El 25 de diciembre de 1991, la bandera roja con la hoz y el martillo era arriada del Kremlin y un día después se declaraba muerta la Unión de Repúblicas Soviéticas Socialistas (URSS). Han pasado ya más de 25 años de ese hito fundamental en la historia moderna, pero, como si de la aldea de Astérix se tratase, un reducto minúsculo de ese mundo soviético, que ni siquiera hace frontera con Rusia y se encuentra a miles de kilómetros de Moscú, se resiste a morir.
Con sólo 4 mil 163 kilómetros cuadrados de territorio —la zona metropolitana de la Ciudad de México tiene casi el doble: 7 mil 964 km2—, Transnistria (o en ruso Pridnetrovia) es una pequeña lengua de tierra, del lado oriental del río Dniéster, donde viven poco más de medio millón de moldavos de origen ruso o ucraniano, que se levantaron en armas para dejar de ser gobernados por los moldavos de habla rumana, que viven en el lado occidental del río.
Sin embargo, ese acuerdo, que en principio supo a victoria para los transnistrios, pronto se reveló que tenía candados muy difíciles de abrir. El gobierno moldavo aceptó de mala gana perder el control del este del nuevo país, pero a cambio logró el compromiso de Moscú de no reconocer diplomáticamente a esa “provincia rebelde”.
Desde entonces ha pasado ya un cuarto de siglo, y los transnistrios aún tienen la esperanza de que el Kremlin rompa su compromiso y reconozca esa lengua de tierra, encajonada entre Moldavia y Ucrania como república independiente, o mejor aún, como parte de la Federación Rusa. Hay motivos para el optimismo: el presidente ruso, Vladímir Putin, ha roto en este tiempo cuatro veces su palabra de respetar la integridad territorial de las nuevas repúblicas nacidas de la extinta Unión Soviética.
Este peligroso precedente judicial es un claro ejemplo de hipocresía diplomática, puesto que Moscú lo invoca para animar a la rebelión de las comunidades rusas en otras ex repúblicas de la URSS, pero lo niega a los territorios y pueblos no rusos que quedaron dentro de Rusia. Fue el caso de la separatista Chechenia, a la que el presidente Vladímir Putin declaró la guerra y aplastó sin piedad.
Por tanto, la esperanza de los transnistrios es que Putin vuelva sus astutos ojos a esa pequeña nación sin Estado, que en 2006, en un referéndum no reconocido por Moldavia ni por la comunidad internacional, aprobó la anexión a Rusia con un aplastante 94.2 por ciento de los votos.
Para reforzar aún más esos lazos con la lejana Madre Rusia, Transnistria no renegó de su pasado soviético ni de sus símbolos. Lenin sigue subido en multitud de pedestales y la hoz y el martillo está presente en su bandera y en su moneda. En pleno siglo XXI, Transnistria es una especie de parque temático soviético, una Disneylandia bolchevique, cuya precaria economía capitalista está controlada por un ex agente del KGB, Igor Kazmaly, dueño de un conglomerado de empresas que bautizó con un nombre tan surrealista como poco soviético: Sheriff.

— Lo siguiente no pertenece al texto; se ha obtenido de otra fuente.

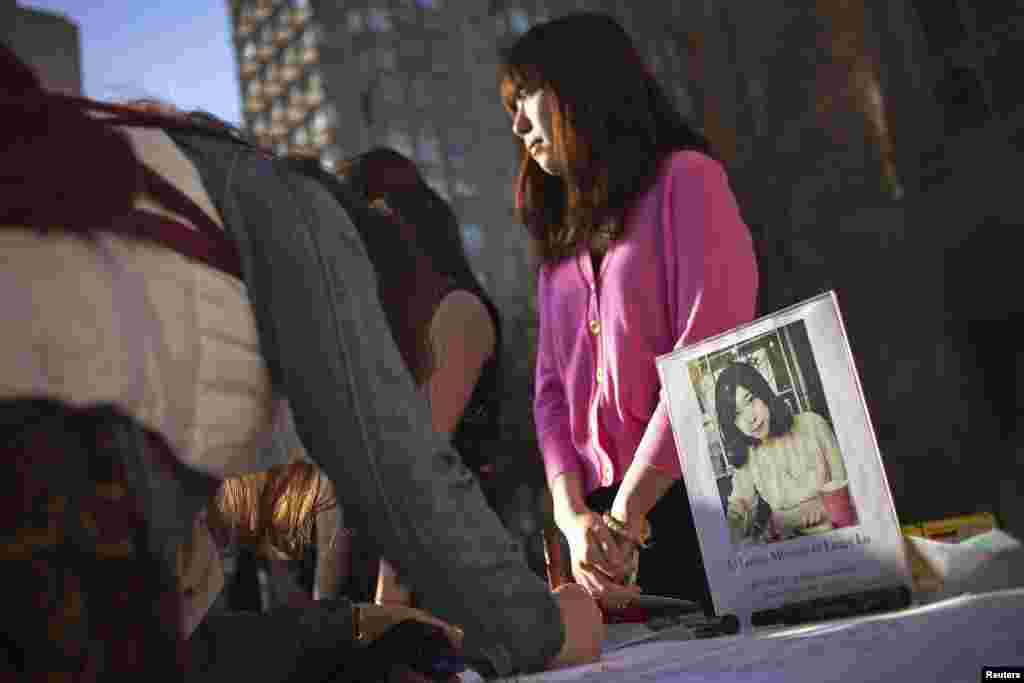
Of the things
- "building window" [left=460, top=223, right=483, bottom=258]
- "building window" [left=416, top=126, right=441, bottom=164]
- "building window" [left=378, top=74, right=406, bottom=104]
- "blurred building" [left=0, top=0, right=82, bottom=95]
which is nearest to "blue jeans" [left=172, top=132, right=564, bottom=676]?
"blurred building" [left=0, top=0, right=82, bottom=95]

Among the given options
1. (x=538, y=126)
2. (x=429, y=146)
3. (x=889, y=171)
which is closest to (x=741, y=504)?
(x=538, y=126)

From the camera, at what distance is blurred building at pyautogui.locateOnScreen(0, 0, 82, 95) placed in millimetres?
3111

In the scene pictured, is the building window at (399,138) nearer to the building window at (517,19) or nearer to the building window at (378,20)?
the building window at (378,20)

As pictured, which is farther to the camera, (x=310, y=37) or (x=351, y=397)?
(x=310, y=37)

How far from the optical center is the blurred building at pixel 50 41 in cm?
311

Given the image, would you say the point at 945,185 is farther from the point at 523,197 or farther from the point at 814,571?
the point at 814,571

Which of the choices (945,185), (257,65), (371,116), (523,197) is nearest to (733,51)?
(945,185)

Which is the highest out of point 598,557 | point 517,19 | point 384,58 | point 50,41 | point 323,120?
point 517,19

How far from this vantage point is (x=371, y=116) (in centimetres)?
3653

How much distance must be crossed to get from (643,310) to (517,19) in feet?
132

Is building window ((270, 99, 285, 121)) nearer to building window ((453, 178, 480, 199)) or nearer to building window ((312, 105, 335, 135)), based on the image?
building window ((312, 105, 335, 135))

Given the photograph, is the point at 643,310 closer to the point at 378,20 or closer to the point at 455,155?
the point at 455,155

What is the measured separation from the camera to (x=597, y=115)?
1.80m

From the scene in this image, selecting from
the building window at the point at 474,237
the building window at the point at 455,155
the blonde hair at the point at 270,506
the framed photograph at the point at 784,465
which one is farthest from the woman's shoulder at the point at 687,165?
the building window at the point at 455,155
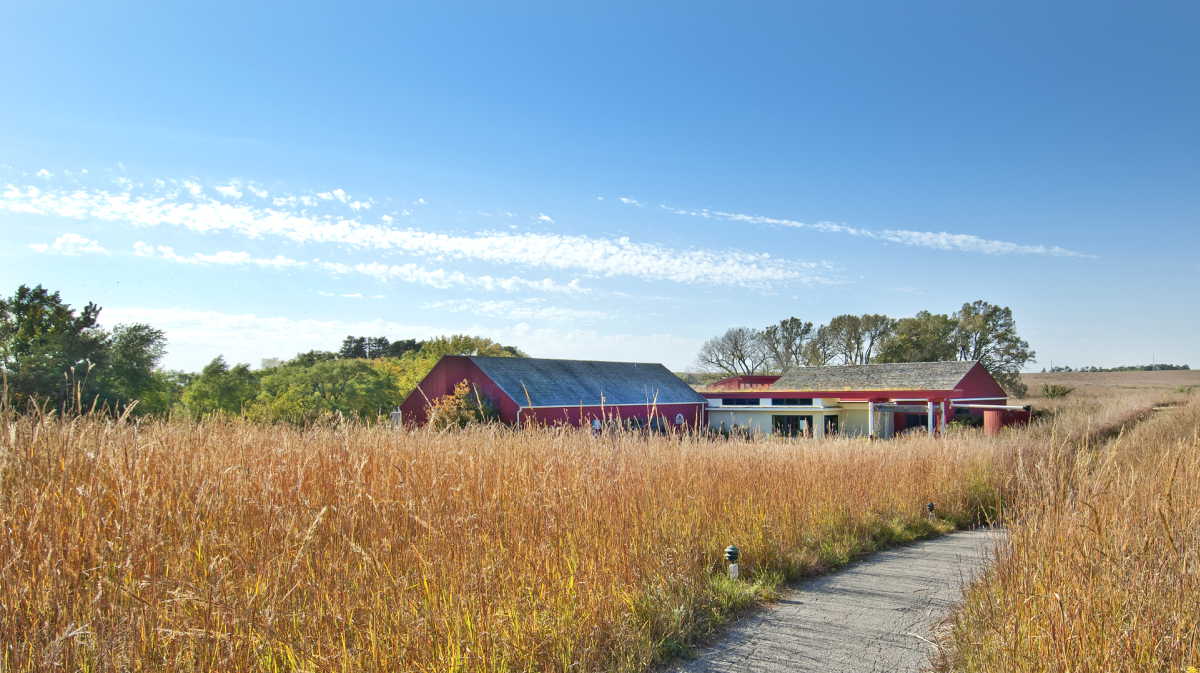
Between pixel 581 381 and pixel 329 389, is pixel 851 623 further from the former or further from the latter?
pixel 329 389

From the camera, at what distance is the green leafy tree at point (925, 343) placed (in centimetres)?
5466

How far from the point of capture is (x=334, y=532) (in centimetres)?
361

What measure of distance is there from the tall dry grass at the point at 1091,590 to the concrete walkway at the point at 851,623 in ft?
1.05

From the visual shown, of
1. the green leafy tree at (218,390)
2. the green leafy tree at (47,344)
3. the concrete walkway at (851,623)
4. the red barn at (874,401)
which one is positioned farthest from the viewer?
the green leafy tree at (218,390)

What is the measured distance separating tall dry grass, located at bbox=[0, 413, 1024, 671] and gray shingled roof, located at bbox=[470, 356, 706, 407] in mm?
20283

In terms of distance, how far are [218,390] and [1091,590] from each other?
38.1 m

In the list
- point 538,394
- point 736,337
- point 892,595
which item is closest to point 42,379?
point 538,394

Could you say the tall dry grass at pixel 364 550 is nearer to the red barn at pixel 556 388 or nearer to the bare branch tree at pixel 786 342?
the red barn at pixel 556 388

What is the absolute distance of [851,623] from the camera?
468 cm

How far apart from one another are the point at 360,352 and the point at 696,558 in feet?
218

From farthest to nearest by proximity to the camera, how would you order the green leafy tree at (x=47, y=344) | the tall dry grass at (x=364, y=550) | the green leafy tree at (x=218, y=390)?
the green leafy tree at (x=218, y=390) < the green leafy tree at (x=47, y=344) < the tall dry grass at (x=364, y=550)

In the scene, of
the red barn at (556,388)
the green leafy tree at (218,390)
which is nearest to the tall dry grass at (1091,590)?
the red barn at (556,388)

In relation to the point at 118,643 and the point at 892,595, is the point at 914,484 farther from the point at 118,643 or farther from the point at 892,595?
the point at 118,643

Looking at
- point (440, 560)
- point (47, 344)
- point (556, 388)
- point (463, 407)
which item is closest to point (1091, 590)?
point (440, 560)
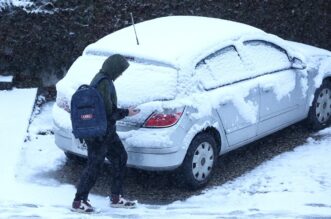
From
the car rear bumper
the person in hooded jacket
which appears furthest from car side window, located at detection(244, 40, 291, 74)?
the person in hooded jacket

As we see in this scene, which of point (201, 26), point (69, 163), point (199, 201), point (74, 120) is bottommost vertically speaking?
point (199, 201)

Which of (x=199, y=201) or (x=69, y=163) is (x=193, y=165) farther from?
(x=69, y=163)

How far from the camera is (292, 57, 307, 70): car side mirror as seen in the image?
8.72 metres

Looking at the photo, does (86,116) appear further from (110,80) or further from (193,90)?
(193,90)

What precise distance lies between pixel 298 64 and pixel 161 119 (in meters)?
2.64

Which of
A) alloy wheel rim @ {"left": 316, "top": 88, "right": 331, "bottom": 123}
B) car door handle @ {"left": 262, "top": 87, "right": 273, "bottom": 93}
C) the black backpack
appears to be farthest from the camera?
alloy wheel rim @ {"left": 316, "top": 88, "right": 331, "bottom": 123}

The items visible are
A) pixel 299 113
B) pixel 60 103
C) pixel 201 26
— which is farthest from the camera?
pixel 299 113

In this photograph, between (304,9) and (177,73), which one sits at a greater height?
(304,9)

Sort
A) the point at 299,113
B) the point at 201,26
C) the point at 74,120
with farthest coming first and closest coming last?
the point at 299,113
the point at 201,26
the point at 74,120

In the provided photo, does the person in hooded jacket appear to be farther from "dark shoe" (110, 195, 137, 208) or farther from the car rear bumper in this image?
the car rear bumper

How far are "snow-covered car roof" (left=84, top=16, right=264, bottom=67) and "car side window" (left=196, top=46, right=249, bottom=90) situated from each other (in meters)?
0.14

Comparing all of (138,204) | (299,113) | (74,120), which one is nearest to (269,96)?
(299,113)

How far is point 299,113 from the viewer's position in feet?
29.0

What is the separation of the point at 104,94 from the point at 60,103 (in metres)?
1.22
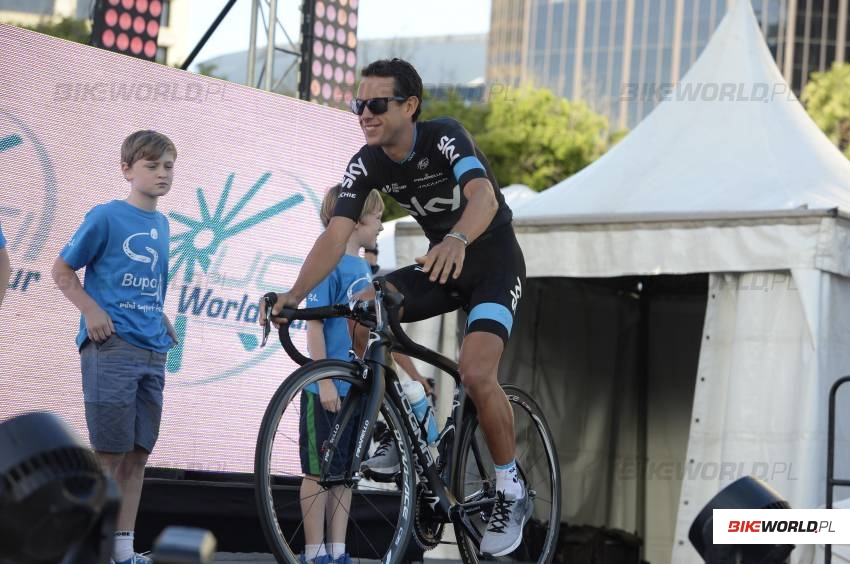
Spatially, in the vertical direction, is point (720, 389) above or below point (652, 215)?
below

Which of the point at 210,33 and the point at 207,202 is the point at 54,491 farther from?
the point at 210,33

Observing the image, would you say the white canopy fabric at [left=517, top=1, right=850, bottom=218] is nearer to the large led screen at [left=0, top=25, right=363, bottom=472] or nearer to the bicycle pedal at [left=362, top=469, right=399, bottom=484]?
the large led screen at [left=0, top=25, right=363, bottom=472]

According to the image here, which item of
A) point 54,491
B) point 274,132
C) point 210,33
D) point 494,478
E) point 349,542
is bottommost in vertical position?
point 349,542

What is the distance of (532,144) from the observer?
38.8 meters

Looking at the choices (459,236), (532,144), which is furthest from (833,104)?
(459,236)

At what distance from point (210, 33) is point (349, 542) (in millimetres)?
4625

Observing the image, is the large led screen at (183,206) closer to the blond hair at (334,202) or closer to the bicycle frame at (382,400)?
the blond hair at (334,202)

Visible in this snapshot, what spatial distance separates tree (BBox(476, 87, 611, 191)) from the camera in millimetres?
38344

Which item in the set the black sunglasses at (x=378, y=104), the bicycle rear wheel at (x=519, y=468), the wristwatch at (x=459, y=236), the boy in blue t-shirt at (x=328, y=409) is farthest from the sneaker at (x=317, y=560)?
the black sunglasses at (x=378, y=104)

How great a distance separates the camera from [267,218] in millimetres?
7148

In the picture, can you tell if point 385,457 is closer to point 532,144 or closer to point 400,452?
point 400,452

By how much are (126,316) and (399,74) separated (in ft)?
5.14

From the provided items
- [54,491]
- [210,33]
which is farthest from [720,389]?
[54,491]

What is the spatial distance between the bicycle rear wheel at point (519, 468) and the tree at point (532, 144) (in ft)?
105
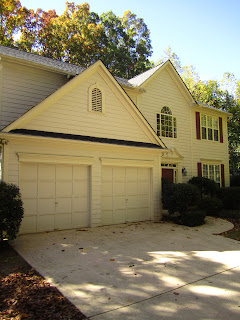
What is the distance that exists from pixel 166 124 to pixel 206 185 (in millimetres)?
4312

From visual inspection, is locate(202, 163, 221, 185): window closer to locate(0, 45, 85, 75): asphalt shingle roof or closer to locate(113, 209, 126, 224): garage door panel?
locate(113, 209, 126, 224): garage door panel

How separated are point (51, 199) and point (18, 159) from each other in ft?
5.88

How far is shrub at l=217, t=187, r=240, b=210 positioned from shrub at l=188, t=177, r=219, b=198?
0.81 metres

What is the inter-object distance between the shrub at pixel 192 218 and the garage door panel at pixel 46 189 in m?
5.63

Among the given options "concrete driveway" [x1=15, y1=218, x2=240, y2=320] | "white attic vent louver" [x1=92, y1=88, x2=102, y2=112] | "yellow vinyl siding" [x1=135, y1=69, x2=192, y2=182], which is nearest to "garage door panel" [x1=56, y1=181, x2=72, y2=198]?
"concrete driveway" [x1=15, y1=218, x2=240, y2=320]

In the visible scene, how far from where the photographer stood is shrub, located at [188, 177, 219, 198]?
1461 centimetres

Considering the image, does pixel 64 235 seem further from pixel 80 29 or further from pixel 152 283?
pixel 80 29

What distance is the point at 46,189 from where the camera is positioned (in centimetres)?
880

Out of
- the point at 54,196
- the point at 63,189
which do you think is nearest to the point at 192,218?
the point at 63,189

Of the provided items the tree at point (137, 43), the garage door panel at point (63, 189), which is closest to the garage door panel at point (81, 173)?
the garage door panel at point (63, 189)

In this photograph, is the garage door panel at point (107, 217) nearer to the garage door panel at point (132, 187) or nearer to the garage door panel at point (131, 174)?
the garage door panel at point (132, 187)

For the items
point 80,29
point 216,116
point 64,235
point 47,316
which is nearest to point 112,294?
point 47,316

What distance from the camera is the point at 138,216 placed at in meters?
→ 11.2

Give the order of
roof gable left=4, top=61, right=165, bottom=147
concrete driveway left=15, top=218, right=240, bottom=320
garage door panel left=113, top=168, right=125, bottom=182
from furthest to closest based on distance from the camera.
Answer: garage door panel left=113, top=168, right=125, bottom=182, roof gable left=4, top=61, right=165, bottom=147, concrete driveway left=15, top=218, right=240, bottom=320
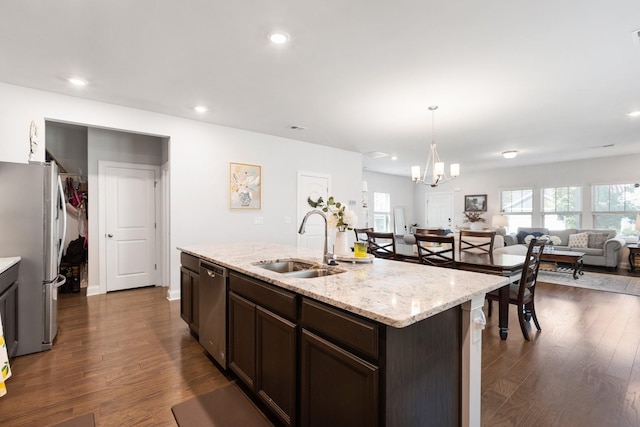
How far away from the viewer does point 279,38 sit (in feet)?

Observadores internacionales han denunciado sin éxito el monopolio de Sheriff, que se beneficia de la práctica totalidad de los contratos y licencias que concede el gobierno, a cambio de apoyar y financiar la independencia de ese país sin Estado. A nadie le extraña allí que el hijo del primer presidente de Transnistria, Igor Smirnov, figure en la cúpula directiva de Sheriff, conglomerado que, además, ha sido acusado de lavado de dinero y de contrabando de alcohol.
Y así, esta república soviética zombie de Transnistria sigue atrapada en su burbuja, esperando pacientemente a que Putin acelere su ambición plan de reconstruir un nuevo imperio donde quepan los millones de rusos que quedaron desperdigados en otros países de la antigua URSS.
Quizá la conmemoración este año del centenario de la Revolución de Octubre (que se celebra en noviembre, porque en 1917 el imperio de los zares aún se regía por el calendario juliano) el ambicioso presidente ruso señale a convertir a Transnistria como su próxima Crimea.